# (help)my firefox ver2 is restarting now a days showing error



## gauravsuneja (Sep 11, 2008)

my firefox ver2 is restarting now a days i uninstalled and installed it .still the problem is there .
i don't want to use ff3 as i get no good themes in it


----------



## gauravsuneja (Sep 15, 2008)

ax3 said:


> same problem with me .......
> 
> so i searched & found this
> *kb.mozillazine.org/Firefox_crashes



uninstall avg  antivirus extension in it


----------



## ASH_DSG (Sep 24, 2008)

or disable the extension init ff3 is also good try it sirji.


----------



## Krazzy Warrior (Sep 24, 2008)

I donot know why u all guys are using FF2 when FF3 is already released...any good reason...


----------



## digitalage (Sep 24, 2008)

^^ agree with u.... why dont u guys just use ff3 it smooth and fast


----------



## cooldudie3 (Sep 24, 2008)

^True
FF3 has been out for about 1-2 months as I remember.
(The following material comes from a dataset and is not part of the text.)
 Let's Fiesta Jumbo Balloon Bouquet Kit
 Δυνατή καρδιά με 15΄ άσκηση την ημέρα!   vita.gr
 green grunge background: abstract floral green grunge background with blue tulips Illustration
There are ALOT of themes for Firefox3 and they all look awesome


----------



## rhitwick (Sep 24, 2008)

Krazzy Warrior said:


> I donot know why u all guys are using FF2 when FF3 is already released...any good reason...





digitalage said:


> ^^ agree with u.... why dont u guys just use ff3 it smooth and fast





cooldudie3 said:


> ^True
> FF3 has been out for about 1-2 months as I remember. There are ALOT of themes for Firefox3 and they all look awesome



BECAUSE, it still doesn't support a lot of FF2 extensions which is inseparable for my (or him) day 2 day work..............


----------



## Krazzy Warrior (Sep 24, 2008)

rhitwick said:


> BECAUSE, it still doesn't support a lot of FF2 extensions which is inseparable for my (or him) day 2 day work..............



huh ???

donot u know the thread in tutorial section which claims to run older extension of firefox in newer version


----------



## rhitwick (Sep 24, 2008)

I know but that is negotiating with security.............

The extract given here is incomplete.